(Dataset entries)
- - - -

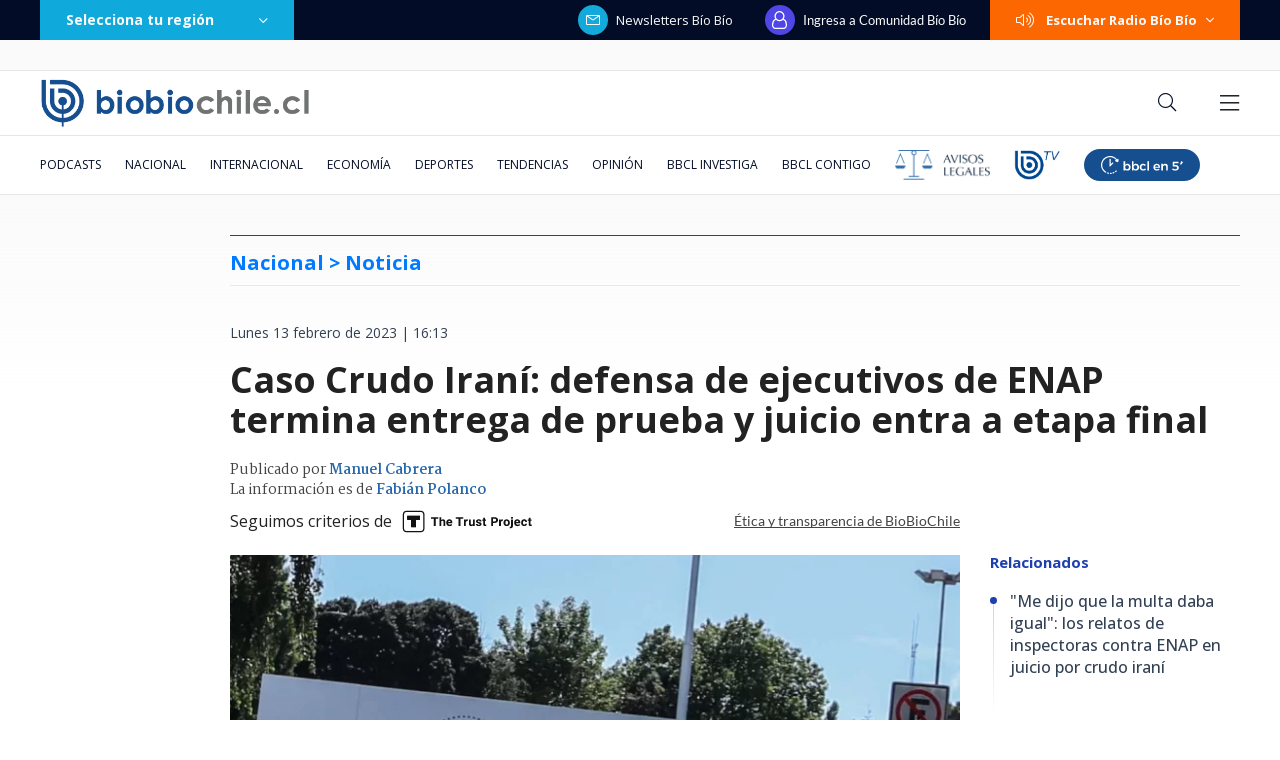

--- FILE ---
content_type: text/html; charset=utf-8
request_url: https://realtime.bbcl.cl/hit/?t=1769197602550&url=https%3A%2F%2Fwww.biobiochile.cl%2Fnoticias%2Fnacional%2Fchile%2F2023%2F02%2F13%2Fcaso-crudo-irani-defensa-de-ejecutivos-de-enap-termina-entrega-de-prueba-y-juicio-entra-a-etapa-final.shtml&property=01G1KMVDSGMWCR31GWZX0VBJBY&referrer=
body_size: -16
content:
01KFP6A34X9RGG14J9KTD1M9G5.+mkTFyNOqKZ9IozsA4rae0tr19DbaEfq4hMOY3g/0ng=

--- FILE ---
content_type: text/html; charset=utf-8
request_url: https://www.google.com/recaptcha/api2/aframe
body_size: 266
content:
<!DOCTYPE HTML><html><head><meta http-equiv="content-type" content="text/html; charset=UTF-8"></head><body><script nonce="NE1Zd68DI9qrWmZGOutplA">/** Anti-fraud and anti-abuse applications only. See google.com/recaptcha */ try{var clients={'sodar':'https://pagead2.googlesyndication.com/pagead/sodar?'};window.addEventListener("message",function(a){try{if(a.source===window.parent){var b=JSON.parse(a.data);var c=clients[b['id']];if(c){var d=document.createElement('img');d.src=c+b['params']+'&rc='+(localStorage.getItem("rc::a")?sessionStorage.getItem("rc::b"):"");window.document.body.appendChild(d);sessionStorage.setItem("rc::e",parseInt(sessionStorage.getItem("rc::e")||0)+1);localStorage.setItem("rc::h",'1769197617862');}}}catch(b){}});window.parent.postMessage("_grecaptcha_ready", "*");}catch(b){}</script></body></html>

--- FILE ---
content_type: application/javascript; charset=utf-8
request_url: https://fundingchoicesmessages.google.com/f/AGSKWxV7XXG8RLhwAWvAbsTuDlRgYnjKnnrhUCdo3xZ96Kg_iUZGRNe2vNZ4cDLrCp7kqkbmhiC7HXDaR14o0_Lq3q6SZtXdVcf8FtZAE0CgqNJ99A6yzDRAWN8-jcsQnJD8nOQwiFzcZOeBwkvfIyta1xiAYpx2mnFFl-opmxX9ZitfGlbzvhTCzcsIboWB/_-adap./768x90./adition._adhome./sponsor-ad
body_size: -1288
content:
window['acd6fe42-c588-4858-bc74-83f272969cb7'] = true;

--- FILE ---
content_type: application/javascript
request_url: https://www.biobiochile.cl/static/realtime/realtime-nacional.js?t=1769197612308&callback=BBCL_Realtime
body_size: 1128
content:
/*2026-01-23 19:46:10*/ BBCL_Realtime([{"id":6708967,"titulo":"\"No parece justificado\": Corte cuestiona contrataci\u00f3n de abogado de Boric y revoca su sobreseimiento","url":"https:\/\/www.biobiochile.cl\/especial\/bbcl-investiga\/noticias\/articulos\/2026\/01\/23\/no-parece-justificado-corte-cuestiona-contratacion-de-abogado-de-boric-y-revoca-su-sobreseimiento.shtml","imagen":"2026\/01\/gabriel-boric-y-jonatan-valenzuela-corte-cuestiona-contratacion.png","video_rudo_destacado":"","categoria":"nacional","en_vivo":false,"visitas":384},{"id":6708887,"titulo":"Vallejo sobre advertencia de contralora: \"El reajuste tiene un carril distinto a socio emergencia\"","url":"https:\/\/www.biobiochile.cl\/noticias\/nacional\/chile\/2026\/01\/23\/vallejo-sobre-advertencia-de-contralora-el-reajuste-tiene-un-carril-distinto-a-socio-emergencia.shtml","imagen":"2026\/01\/vallejo-sobre-advertencia-de-contralora-el-reajuste-tiene-un-carril-distinto-a-socio-emergencia.png","video_rudo_destacado":"","categoria":"nacional","en_vivo":false,"visitas":209},{"id":6709419,"titulo":"Tricel desmiente a la UDI y ratifica a diputado del PDG como electo en el Maule","url":"https:\/\/www.biobiochile.cl\/noticias\/nacional\/chile\/2026\/01\/23\/tricel-desmiente-a-la-udi-y-ratifica-a-diputado-del-pdg-como-electo-en-el-maule.shtml","imagen":"2026\/01\/tricel-desmiente-a-la-udi-y-ratifica-a-diputado-del-pdg-como-electo-en-el-maule.png","video_rudo_destacado":"","categoria":"nacional","en_vivo":false,"visitas":156},{"id":6709439,"titulo":"\"No tienen nada que ver\": vecino de El Pino por hombre acusado de iniciar incendio en Penco","url":"https:\/\/www.biobiochile.cl\/noticias\/nacional\/region-del-bio-bio\/2026\/01\/23\/no-tienen-nada-que-ver-vecino-de-el-pino-por-hombre-acusado-de-iniciar-incendio-en-penco.shtml","imagen":"2026\/01\/detenido-acusado-iniciar-incendio-penco.jpg","video_rudo_destacado":"https:\/\/rudo.video\/vod\/bVJwCF\/skin\/simple\/o\/MjAyNi8wMS9kZXRlbmlkby1hY3VzYWRvLWluaWNpYXItaW5jZW5kaW8tcGVuY28uanBn","categoria":"nacional","en_vivo":false,"visitas":104},{"id":6708998,"titulo":"SII ya public\u00f3 Tasaci\u00f3n Fiscal de veh\u00edculos para 2026: Conoce cu\u00e1nto pagar\u00e1s de Permiso de Circulaci\u00f3n","url":"https:\/\/www.biobiochile.cl\/noticias\/economia\/tu-bolsillo\/2026\/01\/23\/sii-ya-publico-tasacion-fiscal-de-vehiculos-para-2026-conoce-cuanto-pagaras-de-permiso-de-circulacion.shtml","imagen":"2026\/01\/permiso-de-circulacion-2026.jpg","video_rudo_destacado":"","categoria":"nacional","en_vivo":false,"visitas":98},{"id":6709722,"titulo":"Socialista Iliana Yotoba se convierte en la primera mujer en asumir como Jefa de Estado de Bulgaria","url":"https:\/\/www.biobiochile.cl\/noticias\/internacional\/europa\/2026\/01\/23\/la-socialista-iliana-yotoba-se-convierte-en-la-primera-mujer-en-asumir-como-jefa-de-estado-de-bulgaria-iliana-yotova.shtml","imagen":"2026\/01\/iliana-yotova-bulgaria.png","video_rudo_destacado":"","categoria":"nacional","en_vivo":false,"visitas":82},{"id":6709114,"titulo":"Boric endurece tono y pide a partidos \"ponerse a la altura\" en medio de quiebre por Ley Na\u00edn-Retamal","url":"https:\/\/www.biobiochile.cl\/noticias\/nacional\/chile\/2026\/01\/23\/boric-endurece-tono-y-pide-a-partidos-ponerse-a-la-altura-en-medio-de-quiebre-por-ley-nain-retamal.shtml","imagen":"2026\/01\/boric-nain-retamal.jpg","video_rudo_destacado":"","categoria":"nacional","en_vivo":false,"visitas":78},{"id":6709537,"titulo":"Este ser\u00eda el lugar que habr\u00eda dado inicio al fuego que termin\u00f3 por destruir Lirqu\u00e9n y Punta de Parra","url":"https:\/\/www.biobiochile.cl\/noticias\/nacional\/region-del-bio-bio\/2026\/01\/23\/este-seria-el-lugar-que-habria-dado-inicio-al-fuego-que-termino-por-destruir-lirquen-y-punta-de-parra.shtml","imagen":"2026\/01\/foto-de-contexto-nota-bbcl-82.png","video_rudo_destacado":"","categoria":"nacional","en_vivo":false,"visitas":72},{"id":6709693,"titulo":"El d\u00f3lar se consolida en su precio m\u00e1s bajo en m\u00e1s de dos a\u00f1os ante la fuerte alza del cobre","url":"https:\/\/www.biobiochile.cl\/noticias\/economia\/actualidad-economica\/2026\/01\/23\/el-dolar-se-consolida-en-su-precio-mas-bajo-en-mas-de-dos-anos-ante-la-fuerte-alza-del-cobre.shtml","imagen":"2026\/01\/el-dolar-se-consolida-en-su-precio-mas-bajo-en-mas-de-dos-anos-ante-la-fuerte-alza-del-cobre.jpg","video_rudo_destacado":"","categoria":"nacional","en_vivo":false,"visitas":66},{"id":6709541,"titulo":"Corte IDH condena a Brasil por r\u00e9gimen carcelario que aplic\u00f3 a Mauricio Hern\u00e1ndez Norambuena","url":"https:\/\/www.biobiochile.cl\/noticias\/nacional\/chile\/2026\/01\/23\/corte-idh-condena-a-brasil-por-regimen-carcelario-que-aplico-a-mauricio-hernandez-norambuena.shtml","imagen":"2026\/01\/mauricio-hernandez-norambuena.jpg","video_rudo_destacado":"","categoria":"nacional","en_vivo":false,"visitas":50}])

- - - -

§ Problem statement:
In the records above, find every line with the word "javascript" and copy it.

§ Response:
content_type: application/javascript; charset=utf-8
content_type: application/javascript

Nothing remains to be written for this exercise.